Hello Bioinformagicians,
I’m a somewhat rusty terminal-based processes person with some variant calling experience in my prior workspace. I am not used to working from a PC so installed the Ubuntu terminal for command prompts.
In my current position, I am pretty much limited to samtools, but if there is a way to do this using GATK/Plink I’m all ears - just might need some assistance in downloading/installing.

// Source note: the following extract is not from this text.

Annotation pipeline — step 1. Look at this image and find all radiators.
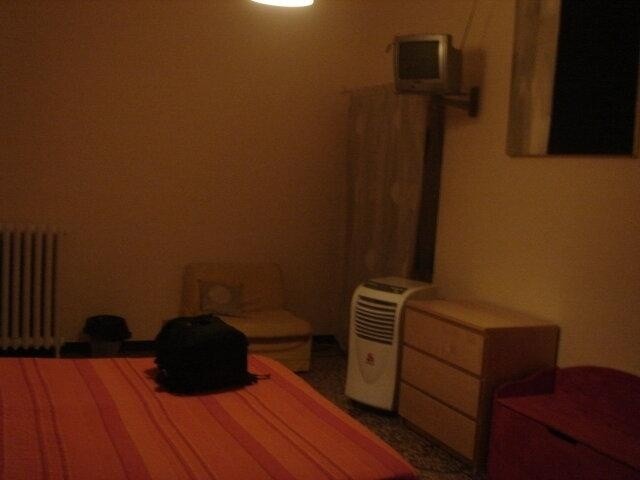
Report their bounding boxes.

I’ve been tasked to annotate a 30x WGS human .bam with all dbSNP calls (including non-variants). I have generated an uncompressed .bcf using bcftools mpileup using the assembly I believe it was aligned to (GRch38.p14 (hg38)). I then used bcftools call:
bcftools call -c -Oz -o <called_file.vcf.gz> <inputfile.bcf>
I am having an issue annotating/adding the dbSNP rsid column. I have used a number of bcftools annotate functions, but they turn into dots near the end of chr1. Both files have been indexed. The command I'm using is:
bcftools annotate -a <reference .vcf.gz file> -c ID output <called_file.vcf.gz> -o <output_withrsIDs.vcf.gz>
I assume that the downloaded .vcf file (+index) doesn’t match. I am looking for a dbSNP vcf compatible with GRch38.p14 (hg38). I searched for a recent version (dbSNP155) but can only find big bed files.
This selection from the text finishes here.